Unfortunately, life doesn’t work that way.

Mystery: An enigma inside a conundrum…

Just outside Asheboro, North Carolina, is a tiny community named “Complex.” As motorists approach, they encounter a roadside sign, “Complex,” underneath which is printed in small letters: “Unincorporated.”

Evidently, Complex is simple. And yet, looking at it from another angle, Complex is complicated because it’s made up of people.

A couple of years ago, Thom Rainer wrote a book called Simple Church.  Yeah, right.  Good luck with that.

C. S. Lewis said, “It is no good asking for a simple religion. After all, real things are not simple. They look simple, but they are not. The table I am sitting at looks simple. But ask a scientist to tell you what it is really made of — all about the atoms and how the light waves rebound from them and hit my eye and what they do to the optic nerve and what it does to my brain — and of course you find that what we call ‘seeing a table’ lands you in mysteries and complications which you can hardly get to the end of.”

Beware of oversimplifications….

False religions specialize in making things simple. A Jim Jones or David Koresh presents himself as the answer to everyone’s needs and urges them to trust in him, checking their brains and will power and discernment at the door.

So why can’t we Christians simplify matters regarding God and faith and eternity?

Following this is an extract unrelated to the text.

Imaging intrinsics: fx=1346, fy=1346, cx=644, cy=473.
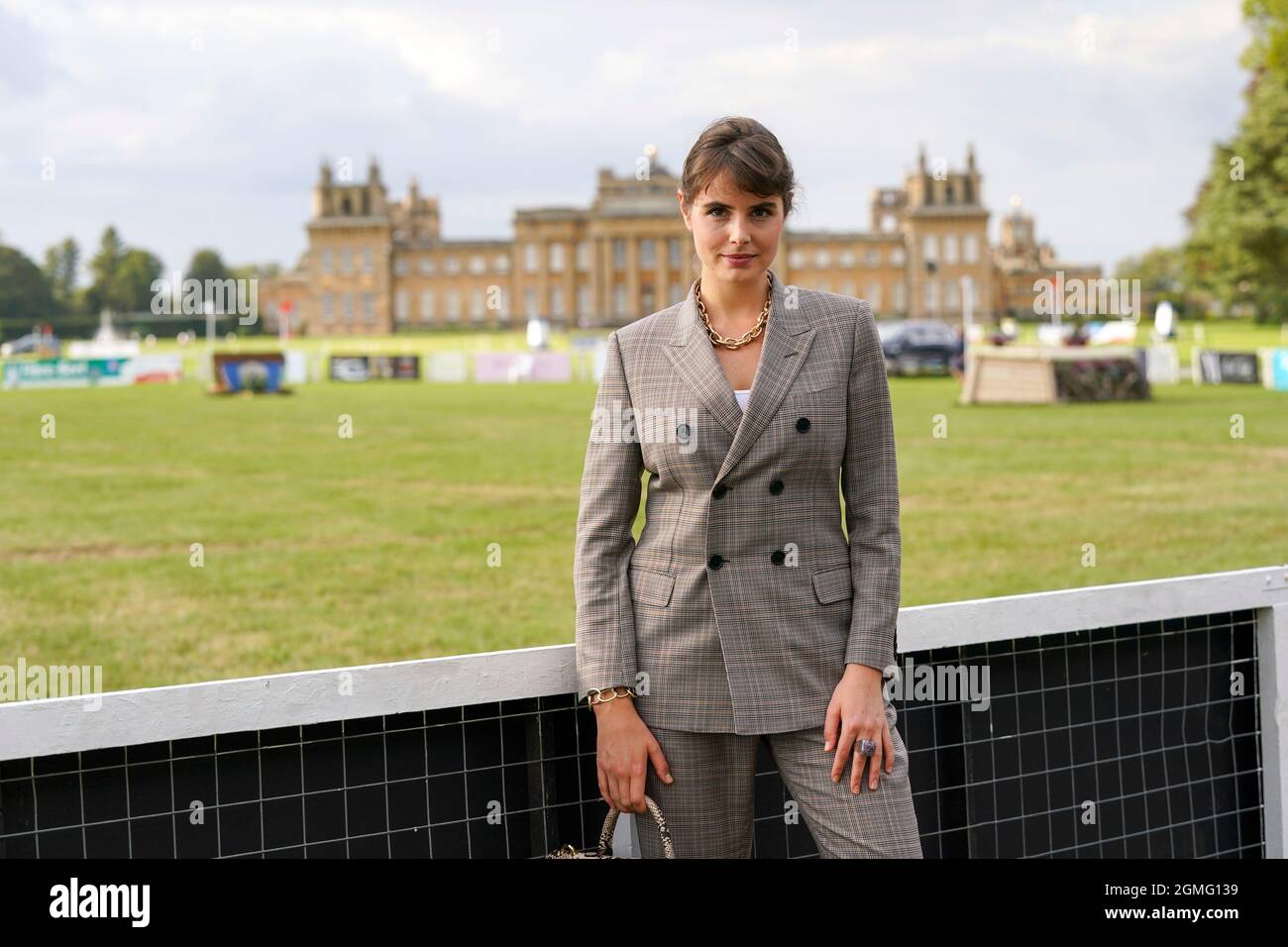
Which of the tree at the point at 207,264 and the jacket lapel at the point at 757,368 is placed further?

Simply — uh oh, there’s that word — because we are dealing with reality, the truth about the God of the universe, and not a system of our own making.

From a conversation with a Jehovah Witness a long time ago, I can still hear him sneering at the idea that anything in God’s Word could be complex or hard to understand.  My opinion of the so-called New World Translation of the Scriptures–their version of the Bible–is that they cut out anything difficult and made God’s Word conform to what they wished it said.

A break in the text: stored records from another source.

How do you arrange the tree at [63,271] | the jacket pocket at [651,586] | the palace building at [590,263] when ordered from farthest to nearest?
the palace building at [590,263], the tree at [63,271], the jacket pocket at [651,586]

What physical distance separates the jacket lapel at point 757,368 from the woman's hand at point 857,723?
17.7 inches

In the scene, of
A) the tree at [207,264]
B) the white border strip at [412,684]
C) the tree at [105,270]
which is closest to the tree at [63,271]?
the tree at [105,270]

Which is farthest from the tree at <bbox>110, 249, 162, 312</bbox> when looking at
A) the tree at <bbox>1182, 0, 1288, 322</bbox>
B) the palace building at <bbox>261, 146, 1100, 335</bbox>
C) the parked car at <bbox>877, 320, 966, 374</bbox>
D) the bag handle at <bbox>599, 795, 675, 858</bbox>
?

In the last book of the New Testament, we find again and again , “He who has an ear, let him hear” (Revelation 2:7,11,17,29; 3:6,13,22; and 13:9). I suspect that has at least two possible meanings:

Admitted, it could be a statement that “anyone with an ear should be able to understand this.” But I doubt it.

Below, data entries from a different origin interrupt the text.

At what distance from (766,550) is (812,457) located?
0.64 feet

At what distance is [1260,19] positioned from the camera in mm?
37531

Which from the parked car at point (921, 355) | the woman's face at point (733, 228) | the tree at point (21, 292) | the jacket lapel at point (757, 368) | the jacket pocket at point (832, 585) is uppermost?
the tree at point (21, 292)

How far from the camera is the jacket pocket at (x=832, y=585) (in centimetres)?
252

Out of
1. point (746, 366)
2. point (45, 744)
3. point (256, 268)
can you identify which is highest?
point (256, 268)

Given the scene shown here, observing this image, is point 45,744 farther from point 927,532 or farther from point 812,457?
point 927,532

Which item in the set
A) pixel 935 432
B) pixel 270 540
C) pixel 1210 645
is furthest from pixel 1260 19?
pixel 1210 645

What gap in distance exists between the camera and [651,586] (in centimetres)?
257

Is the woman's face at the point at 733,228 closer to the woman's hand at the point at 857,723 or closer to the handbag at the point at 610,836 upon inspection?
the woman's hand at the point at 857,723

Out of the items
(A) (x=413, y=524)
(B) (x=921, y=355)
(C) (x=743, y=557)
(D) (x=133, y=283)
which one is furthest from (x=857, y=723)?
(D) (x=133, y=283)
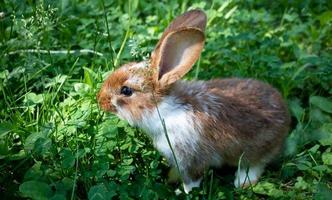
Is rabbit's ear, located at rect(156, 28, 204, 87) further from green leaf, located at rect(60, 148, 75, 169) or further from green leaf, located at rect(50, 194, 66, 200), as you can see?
green leaf, located at rect(50, 194, 66, 200)

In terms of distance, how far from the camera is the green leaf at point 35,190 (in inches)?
135

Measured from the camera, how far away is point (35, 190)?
3449 millimetres

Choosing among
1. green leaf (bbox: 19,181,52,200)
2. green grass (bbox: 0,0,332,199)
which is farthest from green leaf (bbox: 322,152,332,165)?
green leaf (bbox: 19,181,52,200)

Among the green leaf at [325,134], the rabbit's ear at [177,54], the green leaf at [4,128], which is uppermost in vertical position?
the rabbit's ear at [177,54]

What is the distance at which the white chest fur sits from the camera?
4.00 meters

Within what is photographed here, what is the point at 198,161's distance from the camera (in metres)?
4.05

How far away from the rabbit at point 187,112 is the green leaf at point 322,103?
557mm

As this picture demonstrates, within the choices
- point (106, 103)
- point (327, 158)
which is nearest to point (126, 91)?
point (106, 103)

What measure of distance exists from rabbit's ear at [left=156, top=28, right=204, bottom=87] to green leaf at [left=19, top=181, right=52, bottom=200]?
3.40 feet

More likely, it’s  a prayer: “O Lord, give the reader understanding because this is deep!”

Our Bible speaks of various kinds of mysteries. There is the mystery of Christ and His church which is a picture of a husband and wife’s unity (Ephesians 5:32), the mystery of the faith which deacons are to hold with a clear conscience (I Timothy 3:9), and the mystery of godliness which is great (I Timothy 3:16).

Each of us has our own list of mysteries which we’d love for the Lord to unravel, and which we fully expect Him to do in time (His or ours).

What to do….

So, what are we to do in this complex world with its complicated problems while attempting to live out our profound faith?

First, we should pray for our government’s leaders who are charged with untying the Gordian knot and restoring sanity and clarity and integrity to the world we live and work in.

Second, we must work at understanding all we can. That demands that we keep our wits about us, become men and women of prayer and the Word — and if you will, the daily newspaper — and then give a lot of thought to matters facing God’s people today.

Third, we must accept that there will be areas which we will not understand or master in this life. Those we leave with the Lord. As with the obstacles God placed before Israel in the wilderness, perhaps the Lord has left them here to humble us and keep us dependent on Him.

Lastly, we must submit. We will find great solace and wisdom and direction in worship. Nothing says it better than the last words of Romans 11 —

“O the depth of the riches both of the wisdom and knowledge of God! How unsearchable are His judgments and His ways past finding out!”

Nothing simple about our Lord, is there? The Creator of this universe is clearly the embodiment of all wisdom and profundity.

However, our response to such a Lord is uncluttered —

“For of Him and through Him and to Him are all things, to whom be glory forever. Amen.”

I seem to hear an echo in that of something our Lord Jesus said in His Sermon on the Mount: “Seek ye first the Kingdom of God and His righteousness, and all these things shall be added unto you” (Matthew 6:33).

Simple, huh? No? But it’s right on the money.